The system handles everything from quick file searches (Haiku, 2 seconds) to comprehensive security audits (Sonnet team, 8 minutes). The key metric is not how many agents I have. It is how often I delegate without thinking about it.

That is the difference between session-based work and system-based work.

Getting Started

You do not need 81 agents to get value from delegation. Start small:

  1. Start noticing which tasks could run independently
  2. Build one agent - start with Explore for file searches
  3. Add structure - define what the agent must do and must not do
  4. Route by complexity - simple tasks to fast models, complex tasks stay local

The system compounds. Every delegated task is one less context pollution event. Every clean result is proof that the system works.

You now have the scoring table, the trait mapping, and the prompt structure. That is enough to build your first delegation system today. Start with the Explore agent for file searches, add the structured prompt, and work up from there.

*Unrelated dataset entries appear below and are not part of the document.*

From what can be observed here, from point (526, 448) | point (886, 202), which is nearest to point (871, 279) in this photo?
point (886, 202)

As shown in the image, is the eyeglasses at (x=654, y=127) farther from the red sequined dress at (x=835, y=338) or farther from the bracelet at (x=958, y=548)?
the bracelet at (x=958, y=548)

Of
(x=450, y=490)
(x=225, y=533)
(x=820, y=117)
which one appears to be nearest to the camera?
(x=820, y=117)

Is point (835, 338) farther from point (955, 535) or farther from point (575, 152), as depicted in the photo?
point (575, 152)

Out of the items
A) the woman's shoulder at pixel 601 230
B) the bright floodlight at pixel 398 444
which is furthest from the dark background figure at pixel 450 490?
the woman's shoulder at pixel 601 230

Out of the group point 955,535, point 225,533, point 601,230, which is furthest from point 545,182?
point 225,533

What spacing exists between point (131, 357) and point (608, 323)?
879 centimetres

The free 3-pattern guide covers memory, delegation, and knowledge graphs at concept level - a good next step if you want the bigger picture.

FAQ

How do you decide what tasks to delegate?+
The system scores every request automatically based on scope, task type, and safety factors. Above the threshold, it delegates without asking. Critical operations like production deploys never auto-delegate.
How do you prevent agents from going rogue?+
Every delegation uses a structured prompt with explicit boundaries - required actions and banned actions. Plus verification after every task. Agents cannot do what they are not equipped to do.
Can I use this with Claude Desktop instead of Claude Code?+
The architecture works with any Claude interface that supports custom instructions. Claude Code has built-in agent support which makes delegation cleaner, but the core patterns - scoring, traits, structured prompts - work anywhere.
Do I need to know Python or scripting to build this?+
No. The delegation system is mostly markdown files with structured prompts. The scoring logic is a small Python hook you can adapt or skip entirely if you prefer manual scoring initially.